- DATA SHOWN
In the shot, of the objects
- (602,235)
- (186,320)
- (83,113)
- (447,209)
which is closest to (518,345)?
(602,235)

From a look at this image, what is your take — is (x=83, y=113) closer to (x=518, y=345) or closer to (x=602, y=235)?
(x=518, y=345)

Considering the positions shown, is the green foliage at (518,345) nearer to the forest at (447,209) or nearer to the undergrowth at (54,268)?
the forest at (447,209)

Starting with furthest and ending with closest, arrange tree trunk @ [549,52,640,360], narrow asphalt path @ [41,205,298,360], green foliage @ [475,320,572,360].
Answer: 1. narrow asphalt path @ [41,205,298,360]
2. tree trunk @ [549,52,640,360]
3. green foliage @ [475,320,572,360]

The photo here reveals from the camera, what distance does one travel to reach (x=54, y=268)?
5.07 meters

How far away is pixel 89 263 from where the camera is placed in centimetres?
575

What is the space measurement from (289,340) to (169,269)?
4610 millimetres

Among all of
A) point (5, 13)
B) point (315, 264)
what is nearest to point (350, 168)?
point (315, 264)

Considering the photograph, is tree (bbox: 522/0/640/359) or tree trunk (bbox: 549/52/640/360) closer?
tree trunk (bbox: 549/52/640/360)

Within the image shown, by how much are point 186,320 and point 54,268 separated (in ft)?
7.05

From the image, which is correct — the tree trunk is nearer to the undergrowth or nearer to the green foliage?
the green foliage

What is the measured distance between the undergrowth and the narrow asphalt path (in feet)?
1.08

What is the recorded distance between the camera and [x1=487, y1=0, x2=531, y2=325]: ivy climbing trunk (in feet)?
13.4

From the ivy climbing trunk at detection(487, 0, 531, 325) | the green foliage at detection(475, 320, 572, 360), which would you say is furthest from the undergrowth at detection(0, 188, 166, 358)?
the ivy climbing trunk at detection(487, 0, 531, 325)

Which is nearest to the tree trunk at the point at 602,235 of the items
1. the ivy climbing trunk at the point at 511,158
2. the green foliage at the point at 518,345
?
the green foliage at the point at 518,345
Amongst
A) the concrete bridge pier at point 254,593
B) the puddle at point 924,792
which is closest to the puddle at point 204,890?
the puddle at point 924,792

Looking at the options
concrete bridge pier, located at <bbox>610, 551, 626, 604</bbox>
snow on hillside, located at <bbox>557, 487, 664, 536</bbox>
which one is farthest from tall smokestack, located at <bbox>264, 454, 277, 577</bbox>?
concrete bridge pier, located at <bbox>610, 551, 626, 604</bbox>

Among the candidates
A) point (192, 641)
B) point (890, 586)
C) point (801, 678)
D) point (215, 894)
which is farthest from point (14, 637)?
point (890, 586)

- EXERCISE REQUIREMENTS
Retype all the material above precisely, with no line left out.

- WRITTEN SOLUTION
In the shot, of the objects
- (602,235)
- (186,320)
- (83,113)
- (447,209)
which is closest to (518,345)?
(602,235)

From a look at this image, what is your take — is (x=83, y=113) closer to (x=518, y=345) or closer to (x=602, y=235)?
(x=518, y=345)

Considering the positions shown, is the green foliage at (518,345) nearer to the forest at (447,209) or nearer to the undergrowth at (54,268)?
the forest at (447,209)

Starting with furthest and ending with closest, arrange tree trunk @ [549,52,640,360], narrow asphalt path @ [41,205,298,360], green foliage @ [475,320,572,360].
Answer: 1. narrow asphalt path @ [41,205,298,360]
2. tree trunk @ [549,52,640,360]
3. green foliage @ [475,320,572,360]

The photo here reveals from the camera, what distance does one travel to reach (x=54, y=268)?
5.07 meters

How far away is pixel 89 263 from where the camera is placed in centimetres?
575

What is the space measurement from (289,340) to (169,269)?
4610 millimetres

Among all of
A) point (5, 13)
B) point (315, 264)
what is nearest to point (350, 168)?
point (315, 264)

Considering the photograph, is tree (bbox: 522/0/640/359) or tree trunk (bbox: 549/52/640/360) closer?
tree trunk (bbox: 549/52/640/360)

Within the image shown, by how much are point 186,320 and point 54,268 separated (in ft)?
7.05

From the image, which is correct — the tree trunk is nearer to the undergrowth or nearer to the green foliage?
the green foliage

What is the measured distance between the undergrowth and the narrow asphalt path (in feet)?
1.08

What is the recorded distance between the camera and [x1=487, y1=0, x2=531, y2=325]: ivy climbing trunk (in feet)?
13.4

From the ivy climbing trunk at detection(487, 0, 531, 325) | the green foliage at detection(475, 320, 572, 360), which would you say is furthest from the undergrowth at detection(0, 188, 166, 358)?
the ivy climbing trunk at detection(487, 0, 531, 325)

Which is nearest to the tree trunk at the point at 602,235 of the items
1. the ivy climbing trunk at the point at 511,158
2. the green foliage at the point at 518,345
?
the green foliage at the point at 518,345
Amongst
A) the concrete bridge pier at point 254,593
B) the puddle at point 924,792
which is closest to the puddle at point 204,890?
the puddle at point 924,792

Looking at the options
concrete bridge pier, located at <bbox>610, 551, 626, 604</bbox>
snow on hillside, located at <bbox>557, 487, 664, 536</bbox>
which one is farthest from tall smokestack, located at <bbox>264, 454, 277, 577</bbox>?
concrete bridge pier, located at <bbox>610, 551, 626, 604</bbox>

Among the candidates
A) point (192, 641)
B) point (890, 586)
C) point (801, 678)
D) point (215, 894)
which is farthest from point (14, 637)?
point (890, 586)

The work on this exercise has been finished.